Uptake and degradation of lipoproteins by human trophoblastic cells in primary culture.

It has been shown previously that human placental trophoblastic cells use principally lipoprotein-cholesterol for progesterone synthesis. In the present investigation, human placental trophoblastic cells in primary culture were employed to study the kinetics of uptake and degradation of lipoproteins by trophoblastic tissue. Maximal uptake of [125I]iodo-low density lipoprotein ([125I]LDL) by these cells was achieved by 5-6 h, while degradation of [125I]iodo-LDL was linear from 30 min to 32 h. Uptake and degradation of [125I]iodo-LDL as a function of substrate concentration was studied. The apparent dissociation constants (KD) for both uptake and degradation processes were calculated from these data and were found to be similar (1.03 X 10(-8) and 6.8 X 10(-9) M, respectively), a finding which is suggestive that these processes are causally related. Chloroquine inhibited [125I]iodo-LDL degradation by these cells, a finding that is indicative that LDL degradation is dependent on lysosomal proteolytic activity. When nonradiolabeled high density lipoprotein (HDL) was added to the culture medium, there was little effect on either uptake or degradation of [125I]iodo-LDL; however, when nonradiolabeled LDL was added to the culture medium the net uptake and degradation of [125I]iodo-LDL were diminished progressively as the concentration of nonradiolabeled LDL was increased, findings which are indicative of specificity of the LDL receptor.

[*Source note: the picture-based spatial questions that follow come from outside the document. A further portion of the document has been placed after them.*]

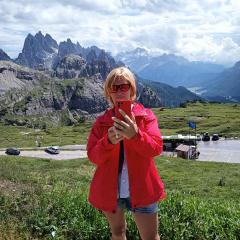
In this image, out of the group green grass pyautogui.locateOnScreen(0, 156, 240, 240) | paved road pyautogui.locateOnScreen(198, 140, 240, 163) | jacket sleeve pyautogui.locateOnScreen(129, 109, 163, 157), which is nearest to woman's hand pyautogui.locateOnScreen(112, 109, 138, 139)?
jacket sleeve pyautogui.locateOnScreen(129, 109, 163, 157)

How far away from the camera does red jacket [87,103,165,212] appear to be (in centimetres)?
614

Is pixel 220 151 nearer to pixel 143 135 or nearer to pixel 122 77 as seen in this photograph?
pixel 122 77

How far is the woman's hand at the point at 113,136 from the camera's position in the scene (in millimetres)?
5855

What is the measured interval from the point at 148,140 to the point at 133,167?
49cm

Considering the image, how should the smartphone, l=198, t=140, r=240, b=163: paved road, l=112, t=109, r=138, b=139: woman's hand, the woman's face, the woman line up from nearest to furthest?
l=112, t=109, r=138, b=139: woman's hand, the smartphone, the woman, the woman's face, l=198, t=140, r=240, b=163: paved road

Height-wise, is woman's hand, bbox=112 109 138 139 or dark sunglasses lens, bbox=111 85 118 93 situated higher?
dark sunglasses lens, bbox=111 85 118 93

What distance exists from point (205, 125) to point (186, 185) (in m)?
132

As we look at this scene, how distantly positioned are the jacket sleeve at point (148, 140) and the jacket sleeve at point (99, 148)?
0.33 meters

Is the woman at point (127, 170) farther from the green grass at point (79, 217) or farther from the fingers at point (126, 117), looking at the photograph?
the green grass at point (79, 217)

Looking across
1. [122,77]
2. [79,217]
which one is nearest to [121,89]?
[122,77]

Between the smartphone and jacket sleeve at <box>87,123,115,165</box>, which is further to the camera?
jacket sleeve at <box>87,123,115,165</box>

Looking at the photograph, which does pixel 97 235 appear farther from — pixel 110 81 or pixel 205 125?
pixel 205 125

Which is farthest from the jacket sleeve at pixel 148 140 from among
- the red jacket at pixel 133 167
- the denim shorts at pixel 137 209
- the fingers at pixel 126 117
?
the denim shorts at pixel 137 209

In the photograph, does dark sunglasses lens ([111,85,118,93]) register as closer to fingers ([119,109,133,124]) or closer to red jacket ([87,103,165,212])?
red jacket ([87,103,165,212])
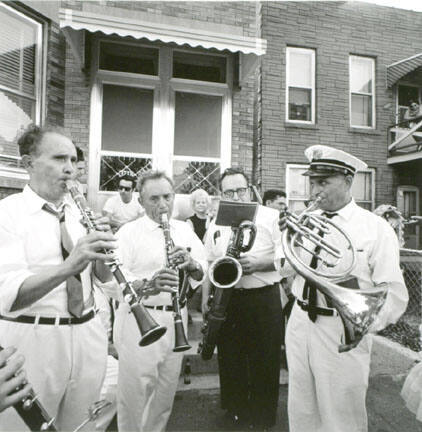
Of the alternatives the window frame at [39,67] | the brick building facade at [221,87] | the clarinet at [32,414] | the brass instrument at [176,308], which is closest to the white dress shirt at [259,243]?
the brass instrument at [176,308]

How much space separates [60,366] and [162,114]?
6.07 meters

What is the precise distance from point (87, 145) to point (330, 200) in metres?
5.36

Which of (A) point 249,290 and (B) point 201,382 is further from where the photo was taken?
(B) point 201,382

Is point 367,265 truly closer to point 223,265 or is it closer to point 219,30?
point 223,265

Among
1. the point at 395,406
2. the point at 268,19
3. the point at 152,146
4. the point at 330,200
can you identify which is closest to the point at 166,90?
the point at 152,146

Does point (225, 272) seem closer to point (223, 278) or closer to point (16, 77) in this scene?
point (223, 278)

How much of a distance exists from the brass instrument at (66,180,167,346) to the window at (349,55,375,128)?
9.75 m

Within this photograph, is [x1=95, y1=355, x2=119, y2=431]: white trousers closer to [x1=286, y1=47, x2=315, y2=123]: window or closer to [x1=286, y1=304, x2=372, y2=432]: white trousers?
[x1=286, y1=304, x2=372, y2=432]: white trousers

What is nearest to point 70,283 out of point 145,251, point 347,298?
point 145,251

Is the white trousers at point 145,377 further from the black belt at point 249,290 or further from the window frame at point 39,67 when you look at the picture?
the window frame at point 39,67

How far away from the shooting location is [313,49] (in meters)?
10.0

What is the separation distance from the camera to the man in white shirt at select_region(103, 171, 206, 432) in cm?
287

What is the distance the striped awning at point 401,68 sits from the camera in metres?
9.91

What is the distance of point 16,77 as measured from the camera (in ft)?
20.1
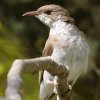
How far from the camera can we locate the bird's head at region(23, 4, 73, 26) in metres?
4.07

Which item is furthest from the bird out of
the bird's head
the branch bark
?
the branch bark

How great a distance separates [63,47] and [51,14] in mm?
531

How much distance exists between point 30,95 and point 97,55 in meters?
2.57

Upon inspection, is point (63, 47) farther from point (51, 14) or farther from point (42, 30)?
point (42, 30)

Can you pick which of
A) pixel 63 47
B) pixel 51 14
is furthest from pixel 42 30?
pixel 63 47

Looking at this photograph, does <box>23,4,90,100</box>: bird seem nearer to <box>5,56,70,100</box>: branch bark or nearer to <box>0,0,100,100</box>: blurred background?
<box>5,56,70,100</box>: branch bark

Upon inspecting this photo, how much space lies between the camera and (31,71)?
1.99 m

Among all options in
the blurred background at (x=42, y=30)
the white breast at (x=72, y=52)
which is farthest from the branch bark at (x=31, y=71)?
the blurred background at (x=42, y=30)

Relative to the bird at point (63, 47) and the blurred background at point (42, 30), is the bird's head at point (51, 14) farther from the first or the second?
the blurred background at point (42, 30)

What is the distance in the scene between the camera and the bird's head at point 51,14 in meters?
4.07

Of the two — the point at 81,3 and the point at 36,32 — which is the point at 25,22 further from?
the point at 81,3

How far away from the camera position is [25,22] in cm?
707

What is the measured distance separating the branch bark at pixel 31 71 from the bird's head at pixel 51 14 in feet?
4.58

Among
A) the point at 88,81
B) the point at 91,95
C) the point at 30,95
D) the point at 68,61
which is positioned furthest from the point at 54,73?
the point at 88,81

Uptake and degradation of [125I]iodo-HDL by these cells as a function of substrate concentration were examined. Uptake of [125I]iodo-HDL increased in a linear fashion as the concentration of [125I]iodo-HDL was increased up to 1000 microgram protein/ml; however, degradation of [125I]iodo-HDL was negligible. It is concluded that utilization of lipoproteins by human placental trophoblastic cells is mediated by high affinity, low capacity receptors specific for LDL. These cells do not degrade the protein component of HDL.